Font Size:

Page 11 of Lightning in a Mason Jar

Bailey Rae made a beeline toward them. The familiar faces provided an obstacle course of greetings from a community where chatting without rushing was considered a commandment Moses must have forgotten to haul down from Mount Sinai. Right up there along withThou shalt not leave the saltshaker off the table.

“Mrs. Thea and Miss June,” Bailey Rae said, gripping the back of a chair, “do you mind if I join you?”

The two women bolted apart like they’d been discussing state secrets—or the ingredients to Thea’s lemon bars, something she shared with no one but her closest friends. Even Bailey Rae hadn’t been privy to the recipe.

“Please do.” Thea moved her purse from the chair to hang on the back of her own seat. “How did the rest of the day go at the market?”

June patted the empty chair. “You’ll have to forgive me if I hope the sale was a bust and you have to stay in Bent Oak.” She raised her hands. “I’m just telling it like it is.”

“So when you mis-tagged things with an extra digit in the price, it wasn’t an accident?” Bailey Rae asked wryly and received a teasing wink from June. “Thankfully, I corrected them after a customer questioned why a Mason jar full of peaches cost fifty dollars.”

Thea covered her hand. “Just know we love you and only want the best for you. I’ll be sure to keep a closer watch over June when we help you get ready for next Saturday’s sale.”

“Speaking of the inventory ...” Moving on to the real reason for seeking them out, Bailey Rae reached into her leather backpack and fished around for the cookbook she’d tucked away earlier. “What’s the deal with this?”

Their silence lasted a beat too long.

“Mrs. Thea? I know your hearing works just fine.”

“I’m not sure what you mean. It’s just local recipes.” Thea pressed her fingers to her chest. “All but my lemon bars, of course. Perhaps it’s time I shared it with you.”

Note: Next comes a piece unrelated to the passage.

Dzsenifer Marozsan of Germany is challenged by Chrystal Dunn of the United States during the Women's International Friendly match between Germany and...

Bailey Rae wasn’t diverted that easily. “But Aunt Winnie has so very many copies. Isn’t that strange?”

June smirked, tucking a strand of pink hair behind her ear. “Maybe they weren’t very popular. Or she over-ordered. You know how Winnie could be with her collections.”

Reasonable explanations. Any other day she wouldn’t have thought twice. Something had changed, though, when that woman approachedher booth at the market, followed by Libby’s stranger-than-usual responses.

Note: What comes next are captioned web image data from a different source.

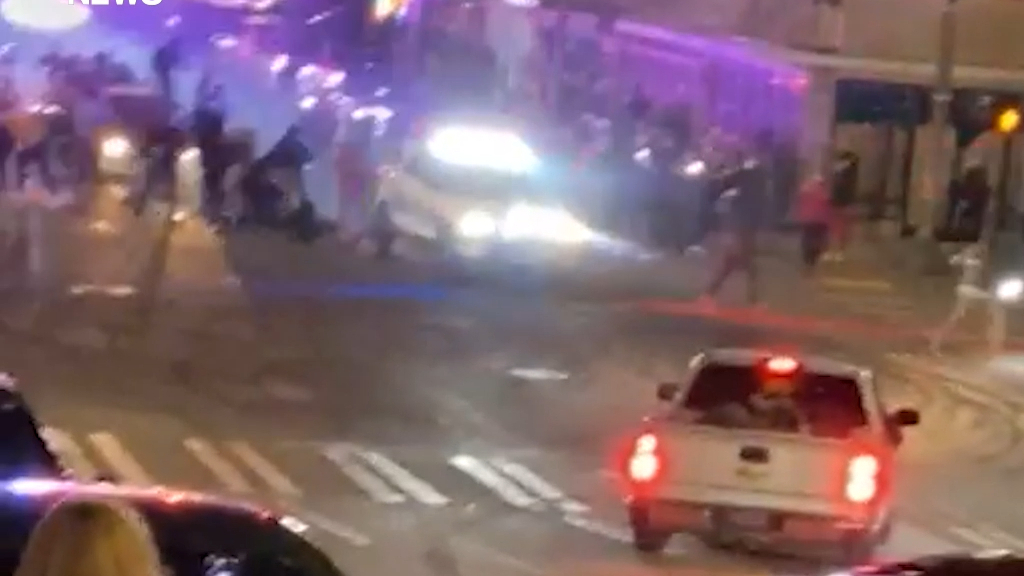 Two hurt as US police car ploughs though crowd at street race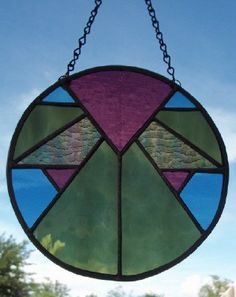 Round geometric design in olive green, steel blue and plum - such a pretty piece!    Measures approximately 8 in diameter, this stained glass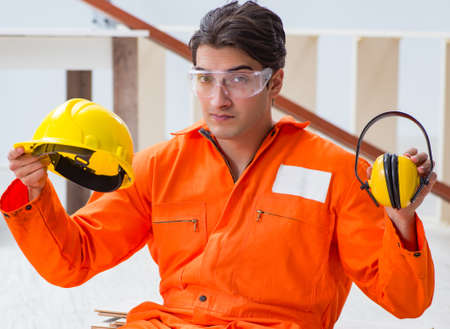 Worker showing the importnace of wearing noise cancelling headph Stock Photo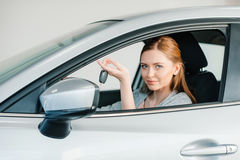 Young woman sitting in new car and holding key Royalty Free Stock Image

Now Thea and June’s evasiveness made her all the more suspicious. “There was a ruckus at the market earlier. A young mother showed up with a vintage version insisting there was some kind of hidden message directing her here for help.”

Both women across from her went silent. Longer than the silence over the cookbooks. Thea wiped a water spot on the table. June fidgeted with a fork, scraping the white gravy off her chicken-fried steak.

Bailey Rae leaned on her elbows, dropping her voice. “Do you have any idea what she’s talking about?”

Thea returned her napkin to her lap. “Maybe she just needed some of Winnie’s special canned goods before they’re sold out. The cookbook does promote them.”

A logical assumption, except there was tension sprinkled as heavily as salt at a potluck. “She’s leaving her husband, and she is clearly afraid.”

An understatement.

June rested her fork on the edge of her plate. “That must have been so upsetting for you after all you and your mother went through.”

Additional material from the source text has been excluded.